Bon vous voyez, c’est cela qu’arrive à créer le langage, créer des événements où il n’y en a pas nécessairement. Si c’était possible, je proposerais l’expérience suivante. On enlève tous les écriteaux du parc et on ne distribue aucune brochure au sujet de tel ou tel arbre, on enlève aussi, bien sûr, les clôtures entourant les arbres vedettes du parc. Puis, on demande aux gens ce qu’ils ont préféré de leur visite libre du parc. Je suis certain que les avis différeraient grandement. On retournerait à des impressions, à des préférences personnelles. Je ne suis pas certain que le Sherman emporterait un vote de popularité.
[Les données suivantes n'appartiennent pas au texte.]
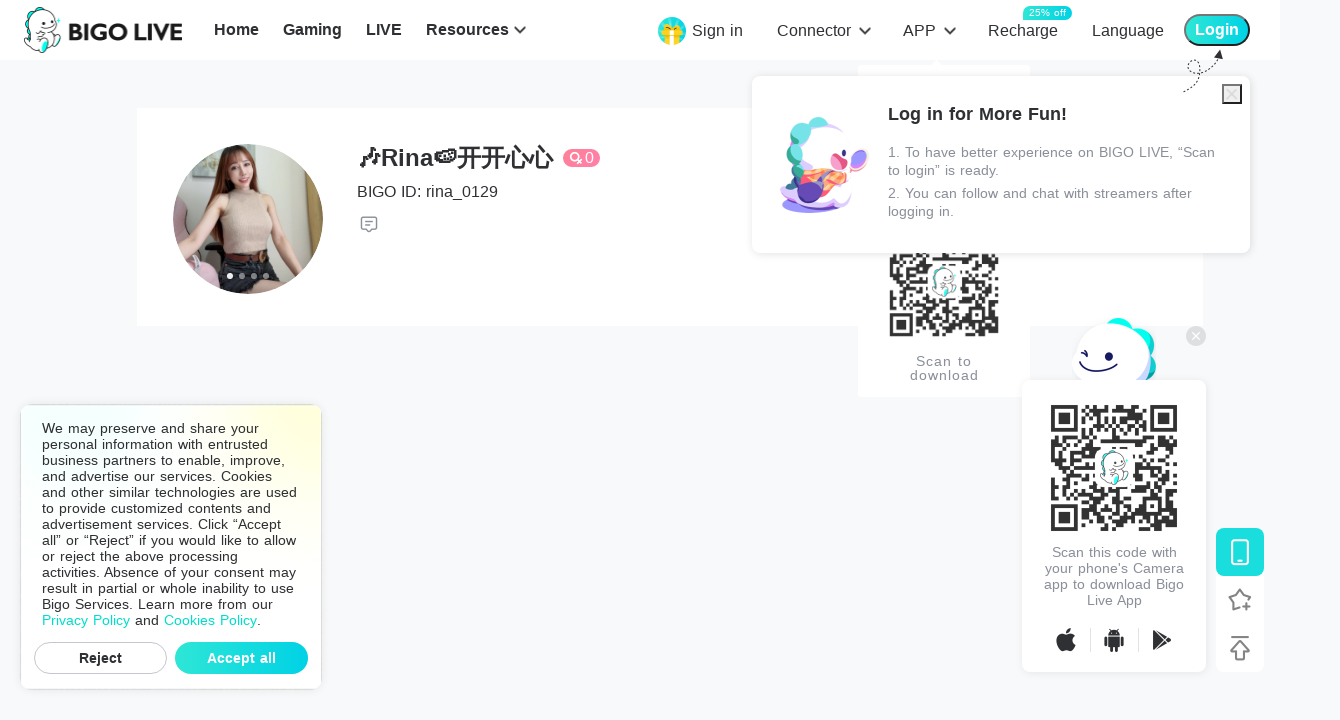

--- FILE ---
content_type: application/javascript; charset=utf-8
request_url: https://sec.bigo.sg/v1/webjs/status?data=U2FsdGVkX19vT1Tt8myn2WDCaP0HCHCCfGGDZT6KemhT+n+r60nJi4Mh4qYLUJzAVhZPNzzQYB42QSbNtbFkkPRBxph89jKmJ58C7A6NDPGH3dVp41wEWGSsi3MKy3e+/VKuHDcSSiGcHZnMOh7Ba4iV+1PEUlyEQjkXS+yN2V6lT8l7jWOxypG+7imXwVhG+6fYEUthogJjvaOc2yMIrp8jq7NH26y8Cv5btY571MyFsJyo4PHEgzkbhXWB/3iq9V3uk9swDICEGMBX8PQ0hdkEzmoyhZQlmgj1qRatkrML556LZUm9/ulfqaa+QAGaNP1vMJIxO3I89N4dbwlh5odoqQwseMvPT4PZUq7Vh3qOSeIy9DAxEUXS8I9HHOOXD+nrYkLMH251llhce2s/gnmTRkR0GM0Wu3P1Lke8LX+C72LyS5fxKVt3NFckvHdtI84inv/l04JY9EnCoR7Y6GuFJ+JD++zjca+HdIK3G2BEk4DivCOXWGeN+mn8d37wpf2S8WISiJmt1LC75EnNKK4TpFAnagVy8TizuFFa0CwMthFbdHz3PbxicQ/vxl3h8ldN/Ib4wwKLTj/l4HlvTr7TpsGAU3Nfn59BD0ICTNq9YSFNGv+/lW8mSBMpcfcKH5iT5lAJvfm0uJSRiPqHj5GyXHJ2fw2tXcZ76it+fdMHbLrr+Ejvmb5TWpOzXmfoNKlNJkecDQrO+rp6no1koce8Mb0+5b6zE8/FkTrpoaRxwU9lFj0hpJm7P2o9oY9RTQWUYFuWf76j0Z8BS2zQHrkRXzYZutTIdgwTzmMndgyUXpGxp4S7dVZ9QqZ91jkrIzsZ6339CMJVeiA+bk6BhHGVWc4NV1KQI0zeUM391sUgJK7pwKiBtRYPBzvYQCPXnkng20ZIpLZleqBYOu12bdTVrkY8mfzktWWlpK82mcCxzLFpSOWttla8+BZxUpAwEzFgMmQeTNlcA/CnTFHHtj8pEexHZPiM1VEzbuu74NLvQ3GS3lvJxC/DnovkkpIJvf68nkbdo4vVVSu/ro9d8pdbB0GSiYDN1Iq9eO7l3oKyQXPwhPH5qoA02TihgtbOY89eV6rnpLB0ZX2HE8S0OxBVC/3yHOk9Ox4hB0jI5owoBP+/tjQkTljEo/EqIxBdtIovSpR9Dd5LVunHREQ84i7MdgWwH/o+dwHGds5XTDWHKBJ4PmrXWaPGgGkOwM6loRkyt/tuavoX8CPdHCwWzOVVwM4DrQ5FBA3xikU2NU1Dyi7rZfZSKA0Cit9MCCVe63j80SjHjEyQo5LIxzma9btoKAb8EZ4Ev/owvFxYTiMIn0czx1QT+GueIowZTGsv&callback=jsonpcallback_1769036479710_70075
body_size: -22
content:
jsonpcallback_1769036479710_70075({"code":1,"info":"invalid!"});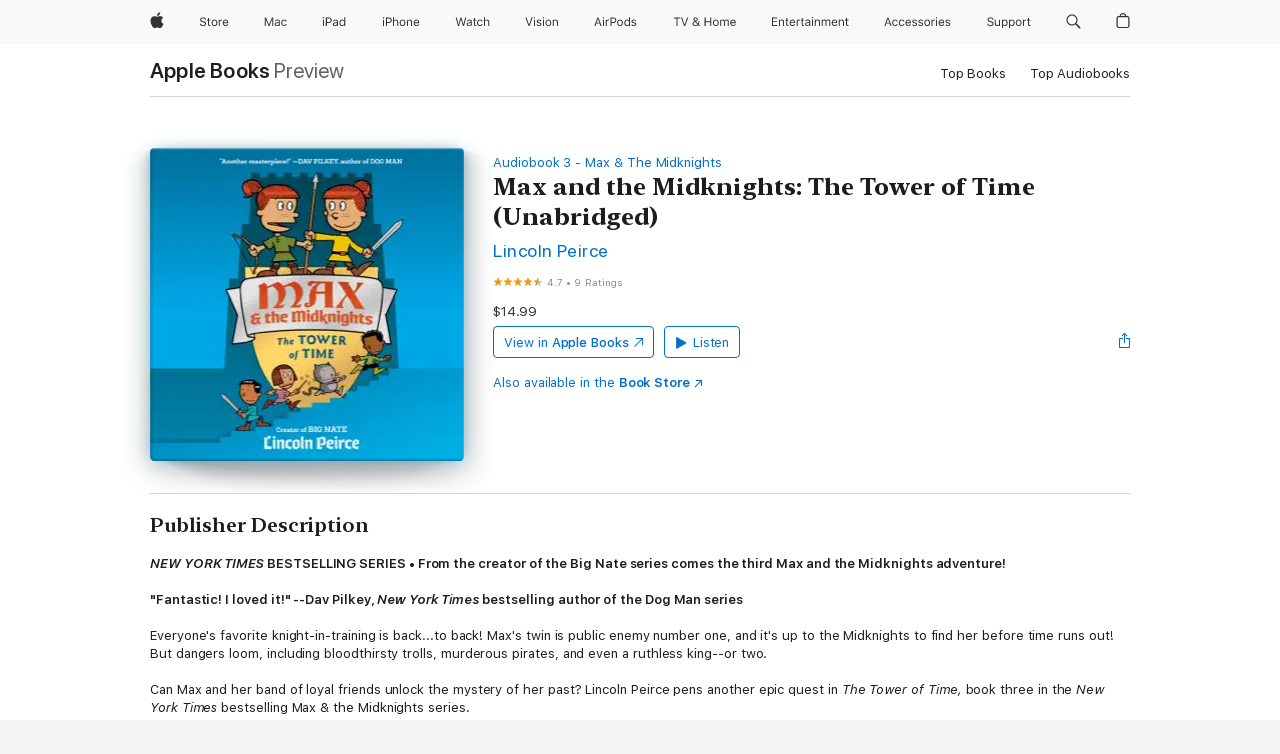

--- FILE ---
content_type: image/svg+xml
request_url: https://books.apple.com/assets/images/stars-lg-bc4f4bfdd931e007ab096dd1c209c689.svg
body_size: -115
content:
<svg xmlns="http://www.w3.org/2000/svg" viewBox="0 0 13 28">
  <path fill="#FF9500" d="M6.496.173L4.521 5.251H.007l3.738 2.751-1.481 5.149 4.232-3.386 4.232 3.386-1.482-5.149 3.739-2.751H8.471z"/>
  <path fill="#BFBFBF" d="M6.5 14.35l-1.978 5.087H0l3.745 2.755-1.484 5.158L6.5 23.959l4.239 3.391-1.484-5.158L13 19.437H8.478z" transform="translate(0 -.15)" />
</svg>
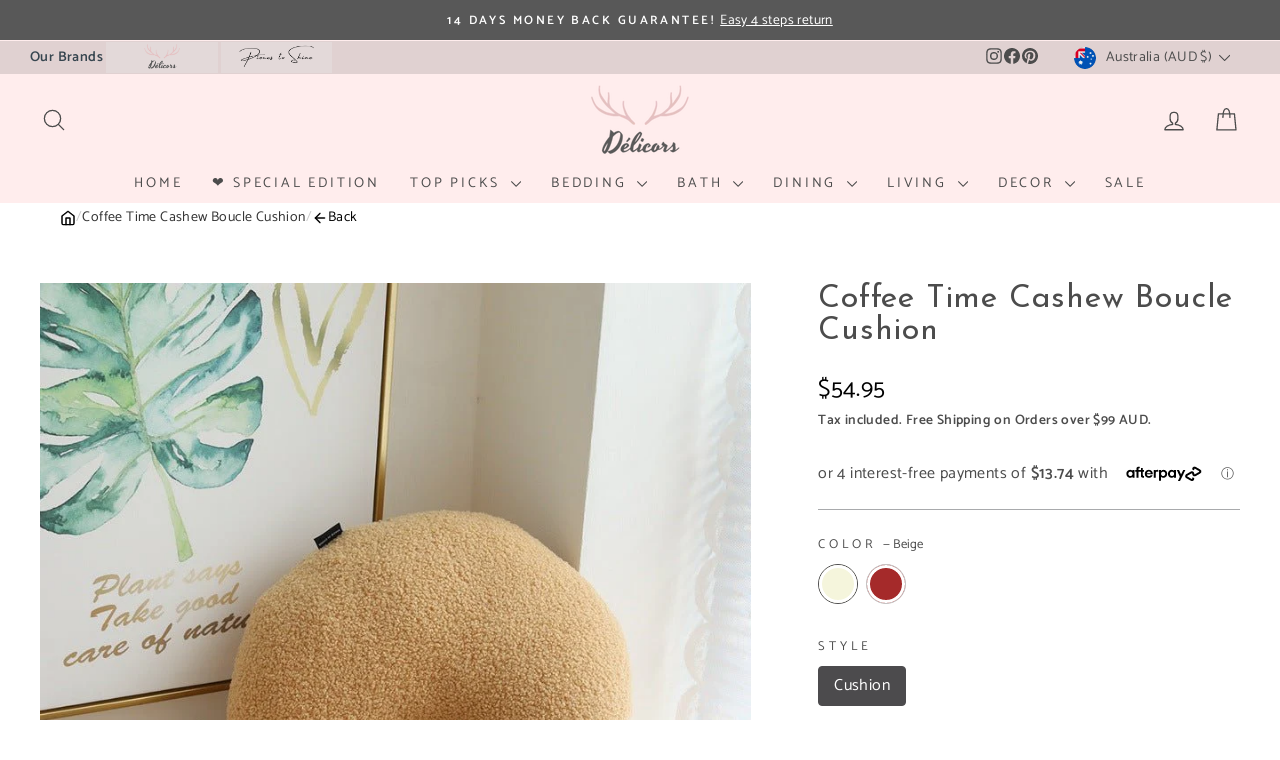

--- FILE ---
content_type: text/html
request_url: https://placement-api.afterpay.com/?mpid=adelicor.myshopify.com&placementid=null&pageType=null&zoid=9.0.85
body_size: 985
content:

  <!DOCTYPE html>
  <html>
  <head>
      <link rel='icon' href='data:,' />
      <meta http-equiv="Content-Security-Policy"
          content="base-uri 'self'; default-src 'self'; font-src 'self'; style-src 'self'; script-src 'self' https://cdn.jsdelivr.net/npm/zoid@9.0.85/dist/zoid.min.js; img-src 'self'; connect-src 'self'; frame-src 'self'">
      <title></title>
      <link rel="preload" href="/index.js" as="script" />
      <link rel="preload" href="https://cdn.jsdelivr.net/npm/zoid@9.0.85/dist/zoid.min.js" integrity="sha384-67MznxkYtbE8teNrhdkvnzQBmeiErnMskO7eD8QwolLpdUliTdivKWx0ANHgw+w8" as="script" crossorigin="anonymous" />
      <div id="__AP_DATA__" hidden>
        {"errors":{"mcr":null},"mcrResponse":{"data":{"errors":[],"config":{"mpId":"adelicor.myshopify.com","createdAt":"2023-09-27T23:47:03.191759961Z","updatedAt":"2025-11-14T01:53:27.296566077Z","config":{"consumerLending":{"metadata":{"shouldForceCache":false,"isProductEnabled":false,"updatedAt":"2025-11-14T01:53:27.296527416Z","version":0},"details":{}},"interestFreePayment":{"metadata":{"shouldForceCache":false,"isProductEnabled":true,"updatedAt":"2025-11-14T01:53:27.296506586Z","version":0},"details":{"minimumAmount":{"amount":"1.00","currency":"AUD"},"maximumAmount":{"amount":"4000.00","currency":"AUD"},"cbt":{"enabled":true,"countries":["NZ"],"limits":{}}}},"merchantAttributes":{"metadata":{"shouldForceCache":false,"isProductEnabled":true,"updatedAt":"2025-11-14T01:53:27.296534876Z","version":0},"details":{"analyticsEnabled":true,"tradingCountry":"AU","storeURI":"http://www.delicors.com","tradingName":"Delicors","vpuf":true}},"onsitePlacements":{"metadata":{"expiresAt":1729944449385,"ttl":900,"updatedAt":"2024-10-26T11:52:29.385266894Z","version":0},"details":{"onsitePlacements":{"61b0ad90-4e25-4988-bc22-fd6a9f26af41":{"placementId":"61b0ad90-4e25-4988-bc22-fd6a9f26af41","pageType":"product","enabled":true,"type":"price-paragraph","introText":"or","logoType":"badge","badgeTheme":"black-on-mint","lockupTheme":"black","modalTheme":"mint","modalLinkStyle":"circled-info-icon","paymentAmountIsBold":false,"promoRenderStyle":"promo-with-get-and-payments","size":"md","showIfOutsideLimits":true,"showInterestFree":true,"showLowerLimit":true,"showUpperLimit":true,"showWith":true,"showPaymentAmount":true},"b48d307c-b0aa-4323-bc37-3d4764cfcf0b":{"placementId":"b48d307c-b0aa-4323-bc37-3d4764cfcf0b","pageType":"cart","enabled":true,"type":"price-paragraph","introText":"or","logoType":"badge","badgeTheme":"black-on-mint","lockupTheme":"black","modalTheme":"mint","modalLinkStyle":"circled-info-icon","paymentAmountIsBold":false,"promoRenderStyle":"promo-with-get-and-payments","size":"md","showIfOutsideLimits":true,"showInterestFree":true,"showLowerLimit":true,"showUpperLimit":true,"showWith":true,"showPaymentAmount":true}}}},"cashAppPay":{"metadata":{"shouldForceCache":false,"isProductEnabled":false,"updatedAt":"2025-11-14T01:53:27.296559077Z","version":0},"details":{"enabledForOrders":false,"integrationCompleted":false}},"promotionalData":{"metadata":{"version":0},"details":{"consumerLendingPromotions":[]}}}}},"errors":null,"status":200},"brand":"afterpay","meta":{"version":"0.35.4"}}
      </div>
  </head>
  <body></body>
  <script src="/index.js" type="application/javascript"></script>
  </html>
  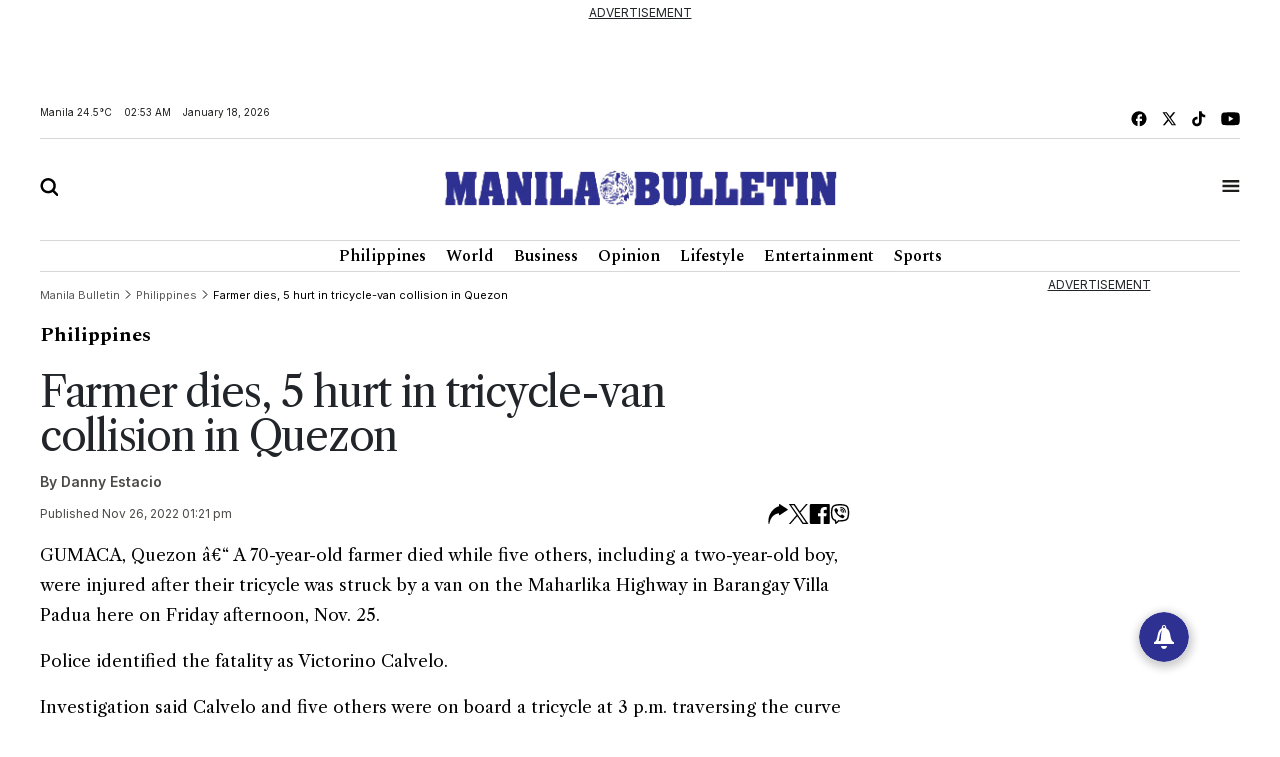

--- FILE ---
content_type: text/html; charset=utf-8
request_url: https://www.google.com/recaptcha/api2/aframe
body_size: 267
content:
<!DOCTYPE HTML><html><head><meta http-equiv="content-type" content="text/html; charset=UTF-8"></head><body><script nonce="Lkllr2dc1tq9jWKFdFkAOA">/** Anti-fraud and anti-abuse applications only. See google.com/recaptcha */ try{var clients={'sodar':'https://pagead2.googlesyndication.com/pagead/sodar?'};window.addEventListener("message",function(a){try{if(a.source===window.parent){var b=JSON.parse(a.data);var c=clients[b['id']];if(c){var d=document.createElement('img');d.src=c+b['params']+'&rc='+(localStorage.getItem("rc::a")?sessionStorage.getItem("rc::b"):"");window.document.body.appendChild(d);sessionStorage.setItem("rc::e",parseInt(sessionStorage.getItem("rc::e")||0)+1);localStorage.setItem("rc::h",'1768676030876');}}}catch(b){}});window.parent.postMessage("_grecaptcha_ready", "*");}catch(b){}</script></body></html>

--- FILE ---
content_type: application/javascript; charset=utf-8
request_url: https://fundingchoicesmessages.google.com/f/AGSKWxW5j21f9m5vbomApCu2lXL3XS56nBuxj3n1iljFounxbuRJk1eTfqJB6J3qipjk83kVaB2tnqlnVyi6-v20HVNuI5uO8leqI-L7ryhdgNcXBKPU3tjGhs9pq7c0hdVkyh--GQQMnu43kcFDpzkEJT_1MX5TFDZNmDAXTlV_TDZjyaBNpf2mxjg1BzK1/_/storyads..cc/ads/-api.adyoulike.com/adsonar._115x220.
body_size: -1290
content:
window['690ab8a0-0437-44a6-89d3-4281960b25fb'] = true;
Le langage crée un monde et c’est le même monde virtuel que façonne les médias et les experts à tous les jours. Ainsi, à chaque fois que se produit un événement important, on fait venir des experts qui nous expliquent la signification de cet événement (journalistes, économistes, médecins, psychologues, ingénieurs, etc.). Ce sont ces experts qui nous diront comment percevoir et comprendre ces événements, qui nous indiqueront les « Sherman » de ce monde. Mais attention au langage, il peut nous pousser à faire la queue pour se faire photographier devant un arbre alors que d’autres sentiers libres de la foule nous permettent des moments de grâce, seuls avec les séquoias géants… et même la rencontre d’un ours (ça nous est vraiment arrivé – un jeune ours noir qui vaquait à ses affaires à quelques mètres de nous).